Determine the range of gain \(K\) for stability of the system using Nyquist stability criterion.

• We first compute the closed-loop transfer function of the inner loop.

\[G_2(s) = \frac{1/(s^3+s^2)}{1+1/(s^3+s^2)} = \frac{1}{s^3+s^2+1}.\]

• The open-loop transfer function is

$$ G(s) = \frac{K(s+0.5)}{s^3+s^2+1}.$$

• For the open-loop system, the poles are at \(-1.47,\,0.23\pm0.79j\). Therefore, \(P = 2\)
• If \(K < 2\), then \(-0.5K > -1\), the Nyquist plot does not encircle \(-1\). Therefore \(N = 0,\,Z = 2\). The system has 2 unstable poles.
• If \(K > 2\), then \(-0.5K < -1\), the Nyquist plot encircle \(-1\) counterclockwise twice. Therefore \(N = -2\) and \(Z = 0\). The system is stable.

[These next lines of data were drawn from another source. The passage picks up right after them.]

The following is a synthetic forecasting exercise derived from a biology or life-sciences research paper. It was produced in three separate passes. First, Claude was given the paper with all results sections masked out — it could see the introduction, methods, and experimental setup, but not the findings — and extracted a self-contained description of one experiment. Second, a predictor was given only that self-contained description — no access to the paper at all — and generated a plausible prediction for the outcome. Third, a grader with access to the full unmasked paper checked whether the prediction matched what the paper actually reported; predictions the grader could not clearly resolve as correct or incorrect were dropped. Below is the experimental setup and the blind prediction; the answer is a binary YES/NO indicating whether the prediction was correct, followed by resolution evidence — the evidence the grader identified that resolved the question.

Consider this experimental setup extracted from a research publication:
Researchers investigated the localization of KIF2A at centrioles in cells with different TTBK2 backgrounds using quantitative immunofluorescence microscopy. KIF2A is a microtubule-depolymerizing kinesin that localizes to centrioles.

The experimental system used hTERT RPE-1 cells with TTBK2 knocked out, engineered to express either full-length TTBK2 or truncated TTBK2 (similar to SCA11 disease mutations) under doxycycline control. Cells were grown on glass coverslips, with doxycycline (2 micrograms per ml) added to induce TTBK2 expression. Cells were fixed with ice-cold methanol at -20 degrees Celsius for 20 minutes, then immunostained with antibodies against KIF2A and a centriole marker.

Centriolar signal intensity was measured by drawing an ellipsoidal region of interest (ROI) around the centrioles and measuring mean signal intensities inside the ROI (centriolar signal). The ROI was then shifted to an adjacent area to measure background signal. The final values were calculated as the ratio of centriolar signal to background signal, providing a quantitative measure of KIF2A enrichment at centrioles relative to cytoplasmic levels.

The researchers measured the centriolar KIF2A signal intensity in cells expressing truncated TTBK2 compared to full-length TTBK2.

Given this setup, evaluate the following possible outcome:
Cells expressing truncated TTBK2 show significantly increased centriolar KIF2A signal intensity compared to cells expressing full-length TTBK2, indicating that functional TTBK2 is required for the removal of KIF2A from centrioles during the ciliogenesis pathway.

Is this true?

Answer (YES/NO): YES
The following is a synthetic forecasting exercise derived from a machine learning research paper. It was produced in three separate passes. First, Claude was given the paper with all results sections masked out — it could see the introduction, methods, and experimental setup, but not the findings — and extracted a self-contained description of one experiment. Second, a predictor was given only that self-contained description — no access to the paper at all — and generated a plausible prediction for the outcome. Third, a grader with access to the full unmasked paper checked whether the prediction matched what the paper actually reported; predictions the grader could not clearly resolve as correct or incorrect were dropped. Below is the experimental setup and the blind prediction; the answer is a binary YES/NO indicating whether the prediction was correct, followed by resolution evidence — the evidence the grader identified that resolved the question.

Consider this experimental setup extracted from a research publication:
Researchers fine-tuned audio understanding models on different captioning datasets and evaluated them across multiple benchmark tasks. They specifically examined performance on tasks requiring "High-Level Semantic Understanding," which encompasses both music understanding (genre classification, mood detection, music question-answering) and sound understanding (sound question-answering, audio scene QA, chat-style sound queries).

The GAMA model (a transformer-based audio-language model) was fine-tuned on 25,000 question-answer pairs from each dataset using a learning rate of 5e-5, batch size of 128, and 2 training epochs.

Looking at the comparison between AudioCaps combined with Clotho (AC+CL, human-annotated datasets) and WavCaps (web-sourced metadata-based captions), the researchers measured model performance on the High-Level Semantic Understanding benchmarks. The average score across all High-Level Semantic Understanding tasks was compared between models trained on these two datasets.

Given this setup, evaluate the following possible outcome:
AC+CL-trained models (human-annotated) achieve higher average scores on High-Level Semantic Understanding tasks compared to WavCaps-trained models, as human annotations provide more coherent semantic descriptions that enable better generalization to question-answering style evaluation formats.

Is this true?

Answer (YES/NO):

Consider a feedback system with open-loop transfer function \[G(s)H(s) = \frac{K}{(s-1)(s+2)},\,K>0\] Determine the range of \(K\) such that the feedback system is stable.

• Segment 1:
  • When \(\omega \rightarrow 0\), \(G(j\omega)H(j\omega)\rightarrow -K/2\).
  • There is no real intersection for \(0 < \omega < \infty\).
  • There is no imaginary intersection for \(0 < \omega < \infty\).
  • When \(\omega \rightarrow \infty\), \(G(j\omega)H(j\omega)\rightarrow 0\).
  • The phase is always increasing at \(\omega = 0\), therefore the plot goes counterclockwise at \(-K/2\).
• Segment 2: Since the system is strictly proper, Segment 2 is the origin.
• Segment 3: Mirror reflection of segment 1.

• For the open-loop system, the poles are at \(1,\,-2\). Therefore, \(P = 1\)
• If \(K < 2\), then \(-0.5K > -1\), the Nyquist plot does not encircle \(-1\). Therefore \(N = 0,\,Z = 1\). The system has 1 unstable poles.
• If \(K > 2\), then \(-0.5K < -1\), the Nyquist plot encircle \(-1\) counterclockwise once. Therefore \(N = -1\) and \(Z = 0\). The system is stable.

• Cauchy's Argument Principle: \(Z = N+P\).
• Nyquist Stability Criterion: Closed-loop system is stable if and only if \[N+P = 0.\]
• Sketch Nyquist plot from Bode plot
• Determine stability of the closed-loop system using Nyquist stability criterion.